検討する本文:
岡﨑 祐司(佛教大学社会福祉学部教授)
医療政策・医療制度を論じる場合、その視点、分析方法論は多様であってよい。経済学者、社会政策学者や医療の専門家だけしか、論じる資格がないというものではない。哲学、宗教学、社会学、歴史学、市民運動家、ジャーナリスト、そして一市民など、それぞれがそれぞれの視点から論じてよい。なぜなら、医療は患者・市民のために存在しているからである。しかし、医療現場を軽く見て、医療専門職に敬意をもっていない〝偉い研究者〟のみなさんが、国家財政抑制を所与のものとし、医療における営利主義拡大・市場原理拡大が最適の答えであるかのように論じているのには、違和感をもつ。利益を機敏に判断し行動する近代的経済人、市場個人主義的な人間像を前提に市場原理が医療制度の諸問題を解決できると主張する論考には、辟易する。人間の複雑な心情や生活のなかにある困難、貧困や格差に目を向けていないのではないか、その疑問が違和感の要因である。

課題:
本文によると、医療は誰のために存在しているか。 次の行は、本文とは別の出典から取ったものだ。

元データ:
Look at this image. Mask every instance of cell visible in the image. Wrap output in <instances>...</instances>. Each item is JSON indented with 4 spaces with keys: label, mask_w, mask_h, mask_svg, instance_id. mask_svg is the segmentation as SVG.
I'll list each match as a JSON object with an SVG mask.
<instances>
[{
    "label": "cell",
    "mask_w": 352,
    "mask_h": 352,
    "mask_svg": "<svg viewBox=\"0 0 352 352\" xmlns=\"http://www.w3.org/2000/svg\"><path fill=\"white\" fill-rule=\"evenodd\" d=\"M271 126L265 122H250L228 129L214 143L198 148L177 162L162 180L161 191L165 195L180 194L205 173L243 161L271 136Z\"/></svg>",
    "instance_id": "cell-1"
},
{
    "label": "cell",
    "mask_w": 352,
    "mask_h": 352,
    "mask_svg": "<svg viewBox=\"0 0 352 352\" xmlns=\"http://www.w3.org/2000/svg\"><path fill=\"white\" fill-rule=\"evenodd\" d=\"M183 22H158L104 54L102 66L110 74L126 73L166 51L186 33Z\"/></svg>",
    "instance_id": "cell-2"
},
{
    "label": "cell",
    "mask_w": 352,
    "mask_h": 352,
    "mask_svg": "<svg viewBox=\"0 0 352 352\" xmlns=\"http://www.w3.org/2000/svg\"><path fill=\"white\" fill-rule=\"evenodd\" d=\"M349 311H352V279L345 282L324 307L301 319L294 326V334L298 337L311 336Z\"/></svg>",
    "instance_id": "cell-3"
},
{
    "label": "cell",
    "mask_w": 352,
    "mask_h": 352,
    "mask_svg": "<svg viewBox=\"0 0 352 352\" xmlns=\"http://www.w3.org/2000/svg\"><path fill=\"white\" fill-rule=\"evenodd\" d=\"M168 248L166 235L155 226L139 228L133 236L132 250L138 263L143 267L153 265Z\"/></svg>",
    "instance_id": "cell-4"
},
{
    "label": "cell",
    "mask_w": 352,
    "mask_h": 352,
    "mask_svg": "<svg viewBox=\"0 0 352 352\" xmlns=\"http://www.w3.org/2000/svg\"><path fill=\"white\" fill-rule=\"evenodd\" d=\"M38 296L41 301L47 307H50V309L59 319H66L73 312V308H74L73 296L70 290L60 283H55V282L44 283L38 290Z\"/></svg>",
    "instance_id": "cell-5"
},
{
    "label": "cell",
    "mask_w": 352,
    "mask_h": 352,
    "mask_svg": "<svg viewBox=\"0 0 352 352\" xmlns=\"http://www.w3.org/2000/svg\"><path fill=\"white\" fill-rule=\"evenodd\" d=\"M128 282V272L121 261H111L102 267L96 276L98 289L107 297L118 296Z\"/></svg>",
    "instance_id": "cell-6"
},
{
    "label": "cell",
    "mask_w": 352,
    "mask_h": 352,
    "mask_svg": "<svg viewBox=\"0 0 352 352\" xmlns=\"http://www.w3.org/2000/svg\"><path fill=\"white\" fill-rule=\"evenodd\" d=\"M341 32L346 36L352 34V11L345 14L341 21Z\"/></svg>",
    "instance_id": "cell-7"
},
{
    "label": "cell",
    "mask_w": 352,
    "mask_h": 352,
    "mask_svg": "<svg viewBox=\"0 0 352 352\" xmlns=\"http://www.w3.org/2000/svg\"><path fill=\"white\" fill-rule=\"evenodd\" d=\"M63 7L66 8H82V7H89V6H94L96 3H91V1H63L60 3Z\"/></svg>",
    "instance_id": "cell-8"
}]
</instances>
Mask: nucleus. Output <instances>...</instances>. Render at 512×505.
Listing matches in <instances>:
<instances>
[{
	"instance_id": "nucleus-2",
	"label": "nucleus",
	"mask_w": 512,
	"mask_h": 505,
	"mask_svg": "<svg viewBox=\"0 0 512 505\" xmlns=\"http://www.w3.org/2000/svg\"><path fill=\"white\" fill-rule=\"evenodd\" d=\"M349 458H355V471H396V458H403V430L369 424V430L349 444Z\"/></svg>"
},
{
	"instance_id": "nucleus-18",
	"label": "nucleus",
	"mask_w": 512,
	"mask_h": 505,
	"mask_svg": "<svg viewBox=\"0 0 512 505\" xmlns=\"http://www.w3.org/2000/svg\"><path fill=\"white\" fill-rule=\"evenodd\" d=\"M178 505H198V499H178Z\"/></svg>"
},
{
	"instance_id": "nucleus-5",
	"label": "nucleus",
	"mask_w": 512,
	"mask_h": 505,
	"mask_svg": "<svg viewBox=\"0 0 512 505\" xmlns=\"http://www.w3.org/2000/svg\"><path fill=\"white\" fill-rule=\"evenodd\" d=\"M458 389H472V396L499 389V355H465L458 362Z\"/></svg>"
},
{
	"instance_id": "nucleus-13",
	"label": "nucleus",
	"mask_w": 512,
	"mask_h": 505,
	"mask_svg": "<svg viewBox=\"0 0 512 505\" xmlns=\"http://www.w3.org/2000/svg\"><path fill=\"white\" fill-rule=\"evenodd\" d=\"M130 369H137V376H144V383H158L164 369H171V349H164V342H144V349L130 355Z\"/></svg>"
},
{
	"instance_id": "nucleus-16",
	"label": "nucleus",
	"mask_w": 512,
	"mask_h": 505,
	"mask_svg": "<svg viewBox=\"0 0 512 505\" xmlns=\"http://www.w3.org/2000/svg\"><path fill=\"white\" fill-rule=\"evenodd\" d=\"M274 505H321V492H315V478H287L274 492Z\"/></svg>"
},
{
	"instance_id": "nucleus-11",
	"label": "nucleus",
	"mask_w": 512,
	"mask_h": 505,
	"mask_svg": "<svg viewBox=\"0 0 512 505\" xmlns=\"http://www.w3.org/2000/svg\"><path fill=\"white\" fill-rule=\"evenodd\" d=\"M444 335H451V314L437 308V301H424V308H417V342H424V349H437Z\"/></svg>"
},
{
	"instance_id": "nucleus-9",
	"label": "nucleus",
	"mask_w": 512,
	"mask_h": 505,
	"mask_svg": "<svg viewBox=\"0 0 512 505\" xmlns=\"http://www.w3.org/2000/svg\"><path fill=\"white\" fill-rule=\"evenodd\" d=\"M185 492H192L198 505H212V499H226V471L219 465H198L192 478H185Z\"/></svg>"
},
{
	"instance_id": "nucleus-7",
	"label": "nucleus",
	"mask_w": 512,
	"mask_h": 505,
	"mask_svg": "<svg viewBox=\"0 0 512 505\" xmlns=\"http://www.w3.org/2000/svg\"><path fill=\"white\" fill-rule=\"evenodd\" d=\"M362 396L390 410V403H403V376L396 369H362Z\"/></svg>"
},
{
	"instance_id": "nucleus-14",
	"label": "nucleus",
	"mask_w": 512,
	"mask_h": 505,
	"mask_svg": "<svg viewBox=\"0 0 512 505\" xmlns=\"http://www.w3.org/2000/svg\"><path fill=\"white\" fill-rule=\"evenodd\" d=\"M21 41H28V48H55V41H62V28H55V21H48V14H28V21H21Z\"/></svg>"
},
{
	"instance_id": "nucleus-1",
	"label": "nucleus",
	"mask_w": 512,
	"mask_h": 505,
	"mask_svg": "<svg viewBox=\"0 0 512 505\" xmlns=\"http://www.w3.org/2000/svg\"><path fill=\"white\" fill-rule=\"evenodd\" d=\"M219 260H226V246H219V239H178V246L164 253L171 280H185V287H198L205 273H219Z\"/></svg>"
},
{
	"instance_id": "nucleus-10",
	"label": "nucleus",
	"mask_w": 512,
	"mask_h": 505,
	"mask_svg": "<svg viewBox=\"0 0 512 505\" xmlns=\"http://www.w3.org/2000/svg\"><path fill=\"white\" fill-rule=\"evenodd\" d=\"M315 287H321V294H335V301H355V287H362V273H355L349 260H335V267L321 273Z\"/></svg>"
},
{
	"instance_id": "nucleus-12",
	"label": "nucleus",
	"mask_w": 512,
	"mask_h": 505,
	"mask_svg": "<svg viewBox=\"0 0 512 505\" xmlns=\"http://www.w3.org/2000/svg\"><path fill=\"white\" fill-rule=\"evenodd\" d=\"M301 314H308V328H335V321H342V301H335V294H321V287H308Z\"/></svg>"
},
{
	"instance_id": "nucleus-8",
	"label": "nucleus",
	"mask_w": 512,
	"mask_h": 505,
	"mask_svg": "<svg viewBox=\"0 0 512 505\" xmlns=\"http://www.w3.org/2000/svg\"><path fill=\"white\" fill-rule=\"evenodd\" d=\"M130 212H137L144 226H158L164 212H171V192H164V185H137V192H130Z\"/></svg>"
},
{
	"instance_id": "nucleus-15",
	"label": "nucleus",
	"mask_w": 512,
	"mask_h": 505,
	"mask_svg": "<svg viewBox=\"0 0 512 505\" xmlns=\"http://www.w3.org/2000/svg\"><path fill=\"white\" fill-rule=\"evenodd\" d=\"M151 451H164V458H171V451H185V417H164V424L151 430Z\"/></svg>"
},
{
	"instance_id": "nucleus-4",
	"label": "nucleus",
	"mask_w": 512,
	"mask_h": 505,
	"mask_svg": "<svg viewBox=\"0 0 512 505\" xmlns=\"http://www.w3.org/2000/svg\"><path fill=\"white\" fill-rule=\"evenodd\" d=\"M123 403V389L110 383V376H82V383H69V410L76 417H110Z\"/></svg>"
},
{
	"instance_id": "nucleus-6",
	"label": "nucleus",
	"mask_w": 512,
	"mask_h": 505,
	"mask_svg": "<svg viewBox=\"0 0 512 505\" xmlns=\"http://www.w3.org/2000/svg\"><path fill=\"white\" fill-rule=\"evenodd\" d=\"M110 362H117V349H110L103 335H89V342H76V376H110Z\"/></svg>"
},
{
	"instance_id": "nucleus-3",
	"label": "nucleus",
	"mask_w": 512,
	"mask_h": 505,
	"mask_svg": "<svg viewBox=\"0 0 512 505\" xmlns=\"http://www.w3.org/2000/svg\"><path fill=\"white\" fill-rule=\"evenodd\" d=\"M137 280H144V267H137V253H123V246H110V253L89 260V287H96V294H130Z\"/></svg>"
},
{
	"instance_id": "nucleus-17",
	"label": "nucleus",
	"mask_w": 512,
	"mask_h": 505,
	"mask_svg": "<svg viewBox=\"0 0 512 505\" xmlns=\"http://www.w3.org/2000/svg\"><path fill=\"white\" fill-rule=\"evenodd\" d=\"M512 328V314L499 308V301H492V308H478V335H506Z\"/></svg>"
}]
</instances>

解答:
患者・市民のために存在している。